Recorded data

——————

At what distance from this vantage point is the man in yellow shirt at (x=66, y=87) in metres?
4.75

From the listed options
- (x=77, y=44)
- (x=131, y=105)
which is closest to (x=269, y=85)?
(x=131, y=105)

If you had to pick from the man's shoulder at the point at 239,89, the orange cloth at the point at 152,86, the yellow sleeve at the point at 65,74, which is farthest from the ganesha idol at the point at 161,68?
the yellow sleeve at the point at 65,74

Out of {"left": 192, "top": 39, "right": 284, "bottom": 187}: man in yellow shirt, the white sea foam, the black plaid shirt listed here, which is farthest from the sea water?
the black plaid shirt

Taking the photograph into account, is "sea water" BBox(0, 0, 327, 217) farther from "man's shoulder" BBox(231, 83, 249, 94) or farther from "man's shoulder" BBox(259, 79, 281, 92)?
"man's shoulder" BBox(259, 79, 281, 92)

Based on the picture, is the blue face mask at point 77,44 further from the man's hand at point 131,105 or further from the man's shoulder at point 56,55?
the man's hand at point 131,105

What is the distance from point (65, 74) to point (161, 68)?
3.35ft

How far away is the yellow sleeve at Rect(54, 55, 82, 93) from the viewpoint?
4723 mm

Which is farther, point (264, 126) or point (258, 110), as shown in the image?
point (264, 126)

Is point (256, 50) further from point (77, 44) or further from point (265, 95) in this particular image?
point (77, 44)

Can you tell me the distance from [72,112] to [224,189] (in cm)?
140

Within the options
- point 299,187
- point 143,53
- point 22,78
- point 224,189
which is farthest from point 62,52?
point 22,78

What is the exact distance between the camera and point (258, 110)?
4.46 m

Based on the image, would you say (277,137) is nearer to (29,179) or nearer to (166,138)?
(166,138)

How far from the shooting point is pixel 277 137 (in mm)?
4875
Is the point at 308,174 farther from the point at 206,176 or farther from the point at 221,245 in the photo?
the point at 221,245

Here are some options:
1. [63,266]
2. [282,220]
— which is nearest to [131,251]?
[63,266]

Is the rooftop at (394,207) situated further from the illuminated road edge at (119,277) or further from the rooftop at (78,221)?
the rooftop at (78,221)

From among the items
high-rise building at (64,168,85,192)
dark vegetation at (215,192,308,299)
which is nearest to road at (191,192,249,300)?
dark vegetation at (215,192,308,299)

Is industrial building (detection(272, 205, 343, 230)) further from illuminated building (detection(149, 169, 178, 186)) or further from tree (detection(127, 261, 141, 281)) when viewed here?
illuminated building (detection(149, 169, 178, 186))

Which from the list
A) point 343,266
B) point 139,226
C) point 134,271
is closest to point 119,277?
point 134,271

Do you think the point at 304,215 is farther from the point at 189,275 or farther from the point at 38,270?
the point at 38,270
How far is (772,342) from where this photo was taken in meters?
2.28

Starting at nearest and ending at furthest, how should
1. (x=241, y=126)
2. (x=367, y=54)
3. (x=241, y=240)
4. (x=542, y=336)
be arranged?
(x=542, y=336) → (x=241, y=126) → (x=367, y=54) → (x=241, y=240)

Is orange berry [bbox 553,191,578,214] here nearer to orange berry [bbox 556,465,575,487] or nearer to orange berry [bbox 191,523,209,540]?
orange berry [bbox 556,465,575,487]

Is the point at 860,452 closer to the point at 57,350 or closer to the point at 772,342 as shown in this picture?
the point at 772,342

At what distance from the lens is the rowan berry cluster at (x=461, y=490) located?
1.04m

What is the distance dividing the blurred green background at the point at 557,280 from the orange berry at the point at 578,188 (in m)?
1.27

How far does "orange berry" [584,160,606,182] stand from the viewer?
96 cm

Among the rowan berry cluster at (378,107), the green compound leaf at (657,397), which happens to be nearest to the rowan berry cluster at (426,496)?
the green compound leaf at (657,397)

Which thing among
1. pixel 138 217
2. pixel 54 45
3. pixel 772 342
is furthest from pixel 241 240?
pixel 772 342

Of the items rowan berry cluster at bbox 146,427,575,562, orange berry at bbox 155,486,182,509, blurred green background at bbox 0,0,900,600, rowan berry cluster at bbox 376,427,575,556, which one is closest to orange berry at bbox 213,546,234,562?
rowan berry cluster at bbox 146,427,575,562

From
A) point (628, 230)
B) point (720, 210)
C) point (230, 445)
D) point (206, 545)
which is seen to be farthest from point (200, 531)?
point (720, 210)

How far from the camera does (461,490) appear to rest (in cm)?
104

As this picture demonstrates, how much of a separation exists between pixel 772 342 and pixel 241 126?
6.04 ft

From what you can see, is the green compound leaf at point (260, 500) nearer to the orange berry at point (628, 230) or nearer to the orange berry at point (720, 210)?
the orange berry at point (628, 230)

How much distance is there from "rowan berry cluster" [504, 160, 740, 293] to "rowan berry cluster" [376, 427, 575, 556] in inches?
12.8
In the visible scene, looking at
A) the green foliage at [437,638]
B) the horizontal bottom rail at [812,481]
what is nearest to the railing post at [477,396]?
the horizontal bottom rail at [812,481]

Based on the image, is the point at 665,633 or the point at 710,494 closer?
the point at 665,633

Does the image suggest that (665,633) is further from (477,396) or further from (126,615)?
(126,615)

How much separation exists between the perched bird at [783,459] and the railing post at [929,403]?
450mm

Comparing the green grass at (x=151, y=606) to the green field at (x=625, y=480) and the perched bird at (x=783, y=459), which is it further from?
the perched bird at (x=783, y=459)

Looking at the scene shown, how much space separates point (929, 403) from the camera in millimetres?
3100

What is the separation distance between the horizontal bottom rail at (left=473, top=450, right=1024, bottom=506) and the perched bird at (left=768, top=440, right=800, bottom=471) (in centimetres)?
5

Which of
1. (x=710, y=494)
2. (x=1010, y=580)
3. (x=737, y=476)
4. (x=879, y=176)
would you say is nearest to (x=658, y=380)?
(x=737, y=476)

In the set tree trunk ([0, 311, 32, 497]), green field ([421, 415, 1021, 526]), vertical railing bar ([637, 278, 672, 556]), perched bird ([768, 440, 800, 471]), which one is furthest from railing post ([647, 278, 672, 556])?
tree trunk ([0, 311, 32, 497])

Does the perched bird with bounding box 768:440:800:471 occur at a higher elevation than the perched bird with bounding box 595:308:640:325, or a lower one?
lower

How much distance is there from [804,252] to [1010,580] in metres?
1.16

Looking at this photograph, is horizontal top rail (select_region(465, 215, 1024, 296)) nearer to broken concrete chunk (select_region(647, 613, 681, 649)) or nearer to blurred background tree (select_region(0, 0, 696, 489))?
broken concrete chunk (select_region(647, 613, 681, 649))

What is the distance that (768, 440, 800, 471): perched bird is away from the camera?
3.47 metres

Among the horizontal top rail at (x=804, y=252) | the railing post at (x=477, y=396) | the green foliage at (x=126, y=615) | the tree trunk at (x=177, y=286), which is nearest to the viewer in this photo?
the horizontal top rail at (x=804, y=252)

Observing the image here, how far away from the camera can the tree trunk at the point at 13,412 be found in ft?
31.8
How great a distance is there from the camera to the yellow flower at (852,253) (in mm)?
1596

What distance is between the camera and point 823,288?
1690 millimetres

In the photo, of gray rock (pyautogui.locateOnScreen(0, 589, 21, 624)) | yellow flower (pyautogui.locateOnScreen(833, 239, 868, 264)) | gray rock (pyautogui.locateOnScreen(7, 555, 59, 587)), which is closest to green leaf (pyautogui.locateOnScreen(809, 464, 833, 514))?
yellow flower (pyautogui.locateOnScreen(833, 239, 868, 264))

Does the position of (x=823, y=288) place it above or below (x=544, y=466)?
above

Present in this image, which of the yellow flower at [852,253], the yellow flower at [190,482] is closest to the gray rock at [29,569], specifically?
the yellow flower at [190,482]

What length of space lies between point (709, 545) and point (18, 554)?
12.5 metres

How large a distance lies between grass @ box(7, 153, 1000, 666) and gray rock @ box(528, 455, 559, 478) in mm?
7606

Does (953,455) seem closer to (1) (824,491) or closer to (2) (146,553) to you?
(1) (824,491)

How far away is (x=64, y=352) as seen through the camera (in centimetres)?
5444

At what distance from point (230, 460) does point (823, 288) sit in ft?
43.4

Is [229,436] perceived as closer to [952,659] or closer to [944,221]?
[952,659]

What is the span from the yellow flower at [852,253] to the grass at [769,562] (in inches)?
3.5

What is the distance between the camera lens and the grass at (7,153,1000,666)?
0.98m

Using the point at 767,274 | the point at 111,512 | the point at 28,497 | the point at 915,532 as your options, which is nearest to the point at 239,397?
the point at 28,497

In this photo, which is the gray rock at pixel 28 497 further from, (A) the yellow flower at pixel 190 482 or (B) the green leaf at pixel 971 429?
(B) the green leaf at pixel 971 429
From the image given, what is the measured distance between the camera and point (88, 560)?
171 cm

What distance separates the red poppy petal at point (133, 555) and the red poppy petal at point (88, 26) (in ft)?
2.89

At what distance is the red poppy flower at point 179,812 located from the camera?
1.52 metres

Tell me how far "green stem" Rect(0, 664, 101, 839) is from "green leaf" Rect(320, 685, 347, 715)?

——————

Exercise task: Exactly reproduce the lines from the one containing "In this photo, which" through the end of the records, and only those lines.

Solution to this exercise:
In this photo, which is the gray rock at pixel 28 497 further from, (A) the yellow flower at pixel 190 482 or (B) the green leaf at pixel 971 429?
(B) the green leaf at pixel 971 429
From the image given, what is the measured distance between the camera and point (88, 560)?
171 cm

What distance separates the red poppy petal at point (133, 555) and the red poppy petal at point (88, 26) (in ft)?
2.89

At what distance is the red poppy flower at point 179,812 located from the camera?
1.52 metres

Tell me how far "green stem" Rect(0, 664, 101, 839) is from "green leaf" Rect(320, 685, 347, 715)?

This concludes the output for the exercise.